Zopa Bank will make its current account widely available by the end of this year, signalling a major milestone in the company’s journey from peer-to-peer (P2P) lending to banking.
Beginning life as a P2P lender in 2005, Zopa launched its app-basedbank 15 years later, originally alongside its lending business, before it shuttered that operation a year later.
The general availability of its current account, which is already used by 60,000 existing Zopa customers in its beta version, is further evidence of the company’s flexibility and ability to harness its tech to adapt to the market.
Zopa Bank CEO Jaidev Janardana told Computer Weekly the beta label will be removed from the current account in the final quarter of this year after a successful pilot with customers already using its other products.
“We wanted to make sure that we got good customer feedback on the day-to-day product and make sure the systems work and can scale,” he said.
Banking journey
It was 2016 when Zopa first announced its plan to become a bank, due to what it described as a loss of trust in the fintech segment and increasing costs.
By December 2018, it had gained a UK banking licence with restrictions and, after receiving a full licence, it launched in 2020 with its first product – a savings account that could be set up in seven minutes.
It now offers personal loans, car financing, credit cards and buy-now-pay-later (BNPL) products, as well as a variety of savings products.
Zopa Bank now has 1.4 million customers and revenue of just over £300m, which grew about 30% last year. Its profit doubled to just under £35m during the same period, and it currently holds over £5bn in deposits.
Janardana said the existing products alone could give the company a similar “growth trajectory” as last year, but the current account will enable it to do more with its customers.
“We want to do more with our customers, very specifically day-to-day banking,” he said. Zopa’s beta version current account has been available to existing customers since September 2024.
“We have typically built a lot of our technology, and that should be the case with the current account as well. The architecture is services-oriented, which means there are a lot of things that we have built for our existing products that can be reused”
Jaidev Janardana, Zopa Bank
Also, in the final months of this year, depending on regulatory approval, Zopa Bank plans to offer investment products, said Janardana.
The bank has about 850 staff, mainly based in London, a third of whom are technologists, including engineers and data scientists. It is the company’s tech expertise and adaptability that have enabled it to quickly build a current account offering.
“We have typically built a lot of our technology, and that should be the case with the current account as well,” said Janardana. “The architecture is services-oriented, which means there are a lot of things that we have built for our existing products that can be reused.
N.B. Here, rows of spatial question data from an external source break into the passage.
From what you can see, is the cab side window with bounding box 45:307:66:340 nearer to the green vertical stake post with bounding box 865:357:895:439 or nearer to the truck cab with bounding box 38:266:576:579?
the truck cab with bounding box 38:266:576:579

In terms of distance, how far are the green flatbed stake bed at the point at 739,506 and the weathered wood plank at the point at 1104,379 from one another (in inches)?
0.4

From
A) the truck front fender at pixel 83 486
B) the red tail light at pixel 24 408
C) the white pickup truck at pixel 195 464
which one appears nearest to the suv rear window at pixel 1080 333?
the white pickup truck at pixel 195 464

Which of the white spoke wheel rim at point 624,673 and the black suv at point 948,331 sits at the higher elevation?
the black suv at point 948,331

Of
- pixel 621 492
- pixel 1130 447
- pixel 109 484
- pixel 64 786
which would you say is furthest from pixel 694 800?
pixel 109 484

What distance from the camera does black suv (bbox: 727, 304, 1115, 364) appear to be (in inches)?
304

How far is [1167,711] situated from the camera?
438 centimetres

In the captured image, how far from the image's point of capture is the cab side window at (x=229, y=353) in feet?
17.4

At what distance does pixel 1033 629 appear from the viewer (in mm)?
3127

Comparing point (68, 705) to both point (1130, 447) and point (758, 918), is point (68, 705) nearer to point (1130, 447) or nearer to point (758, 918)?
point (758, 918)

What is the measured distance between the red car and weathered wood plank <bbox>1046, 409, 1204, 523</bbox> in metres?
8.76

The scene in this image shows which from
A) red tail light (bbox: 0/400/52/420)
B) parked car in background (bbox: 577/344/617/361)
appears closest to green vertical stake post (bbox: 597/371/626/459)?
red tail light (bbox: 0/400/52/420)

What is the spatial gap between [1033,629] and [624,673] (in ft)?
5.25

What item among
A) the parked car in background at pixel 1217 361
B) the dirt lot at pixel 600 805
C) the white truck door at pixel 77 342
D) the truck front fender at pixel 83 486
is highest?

For example, we have a credit card business, which means the debit card works.”
The company does, however, use third-party technology from fintech unicorn Thought Machine for its current account ledger.
“Our goal is to create a current account that is as easy to use as any of the new banks,” said Janardana.
AI at its core
New banks like Zopa, which are tech-driven, hold an advantage in adopting the latest tech. Generative AI, which is currently being adopted rapidly in the finance sector, is no exception.
Zopa built its business on predictive artificial intelligence (AI) and is now testing the generative variety.
Our goal is to create a current account that is as easy to use as any of the new banks
Jaidev Janardana, Zopa Bank
“All our value propositions are built on AI, predictive not generative (GenAI). It is part of the reason why customers choose us as we give instantaneous decisions,” said Janardana.
He said the company is now “experimenting with GenAI” and expects beta products before the year is out.
“Our expectation is that [AI] will change how customers interact with banks. Just like how you can see in the way people surf the internet, those who would typically use Google are now using things like ChatGPT,” he added.
“We expect, by the end of this year, to have [GenAI] beta products for customers from an assistance standpoint, to help them understand their finances better and so on.”
Zopa will use a variety of the foundational models for these services rather than create its own, added Janardana.
The current account comes at a time when challenger finance firms are beginning to make inroads into the market domination of traditional banks. A current account is a means of building a wider relationship with customers, who have tended to regard challenger banks as a secondary finance provider.
Janardana said now is just the beginning for challenger banks. “While challenger firms are profitable and growing, we are merely in the early stages from a market share perspective, with [traditional] incumbents holding the majority. There is momentum and scale, and I expect companies that are successful to be able to continue to maintain more than double-digit growth rates for the foreseeable future.”